Os brasileiros não podem passar este fim de ano sem refletir acerca de Alteridade. Durante essa época do ano “paira” sobre as pessoas um “espírito natalino”, isto é, são tomadas de um senso de solidariedade, um desejo de ajudar o próximo e de presentear uns aos outros. Isso ocorre porque os princípios bíblicos e cristãos vêm à tona, principalmente, o mais famoso de todos dito por Jesus Cristo “amar o próximo como a ti mesmo”. Por conseguinte, é necessário pensar no que realmente consiste o “amor”, pois este em sua essência relaciona-se com o respeito e a alteridade. Todavia, o povo brasileiro há muito tempo perdeu o “amor”, a “alteridade” e o “respeito”.

É perceptível a falta de respeito e de amor no Brasil. Os indivíduos não estão sabendo respeitar as opiniões diferentes das suas. Esta faltando o senso de alteridade, ou seja, não se sabe mais o que é “o outro” ou o que é “o diferente”. O ser humano é um ser gregário que tem a necessidade de uma relação de interação e dependência com “o outro”. Ocorre que, para que haja uma relação saudável entre as pessoas torna-se imprescindível a alteridade.  Portanto, a base de uma sociedade esta na relação harmônica entre o “eu” e o “outro”, e o que possibilita essa coexistência pacífica é justamente esse senso de alteridade. É saber conviver com “o outro”. Contudo, não é o que se tem visto neste país.
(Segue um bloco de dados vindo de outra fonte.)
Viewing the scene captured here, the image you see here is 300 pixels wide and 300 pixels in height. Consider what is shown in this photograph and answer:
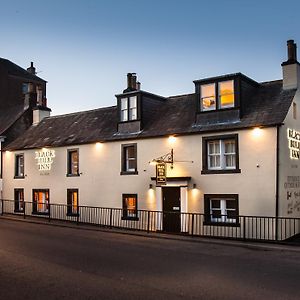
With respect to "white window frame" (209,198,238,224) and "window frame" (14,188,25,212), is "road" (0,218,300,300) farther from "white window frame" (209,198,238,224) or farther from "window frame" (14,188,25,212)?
"window frame" (14,188,25,212)

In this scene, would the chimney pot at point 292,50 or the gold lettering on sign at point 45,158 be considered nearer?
the chimney pot at point 292,50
A alteridade implica que um indivíduo seja capaz de se colocar no lugar do “outro”, em uma relação baseada no diálogo e valorização das diferenças existentes. Mas, infelizmente, tem-se assistido uma proliferação de preconceitos contaminando a sociedade. Para as pessoas, tudo é motivo de discussão e discordância. Não se sabe mais respeitar a opinião do “outro”. Não se consegue mais conviver com “aquele” que pensa diferente. Há violência de toda ordem. Há preconceitos de origem, sexo, cor, opção sexual, religião, política.

Se o “outro” se posiciona a favor de determinada vertente ideológica partidária, “aqueles” que são contrários não apenas discordam, mas humilham, achincalham, escarnecem a opinião alheia. Durante o período eleitoral ficou evidente que não há uma maturidade salutar entre os brasileiros para discutir política. Tornou-se nítido a falta de alteridade.
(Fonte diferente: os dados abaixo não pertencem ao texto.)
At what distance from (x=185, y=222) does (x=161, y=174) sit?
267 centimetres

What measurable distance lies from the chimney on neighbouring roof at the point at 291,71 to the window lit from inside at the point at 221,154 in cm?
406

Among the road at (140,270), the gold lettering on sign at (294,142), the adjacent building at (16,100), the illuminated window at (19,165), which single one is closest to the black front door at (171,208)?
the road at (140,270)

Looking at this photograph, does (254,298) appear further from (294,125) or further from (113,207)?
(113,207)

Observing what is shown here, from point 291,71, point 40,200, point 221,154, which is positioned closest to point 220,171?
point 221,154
Se o “outro” se posiciona afeito a uma opção sexual distinta da qual nasceu, este é execrado pela sociedade, família e, inclusive, pela própria igreja, onde esta última deveria professar com mais afinco o “amor” ao próximo. Alguns acham que detêm o direito de até matar ou queimar “o outro”, só porque este se porta diferente da maioria ou em contramão dos dogmas ora vigente na sociedade tradicional.

Se o “outro” é de uma determinada religião, este não é aceito pelas “tribos” ou “grupos” diferentes daquela crença. Os brasileiros não sabem discutir religião. O pior é que não apenas são ignorantes nos debates, mas não conseguem conviver com “aquele” da religião alheia. Amizades se desfazem porque “o outro” é de outra religião.

Podem-se citar vários outros exemplos onde falta a alteridade. As pessoas estão matando umas às outras por causa de time de futebol, por causa da “cor da pele”, por causa da “opção sexual” e até mesmo em situações do cotidiano do trânsito de veículos. Neste ponto, nem precisa entrar no mérito da violência ocasionada por criminosos. Esta discussão limita-se “aquelas” pessoas “normais” que saem do seu próprio controle devido à falta de alteridade.

Diante desse cenário, é imprescindível a indagação: como estimular o senso de alteridade no povo brasileiro? Para tanto se deve encontrar o grau de autonomia do indivíduo brasileiro, através da identificação do nível de emancipação intelectual e social, por meio desta análise feita nos parágrafos anteriores no que tange a violência e ofensas relativas a preconceitos de origem, sexo, cor, opção sexual, religião, política e quaisquer outras formas de discriminação.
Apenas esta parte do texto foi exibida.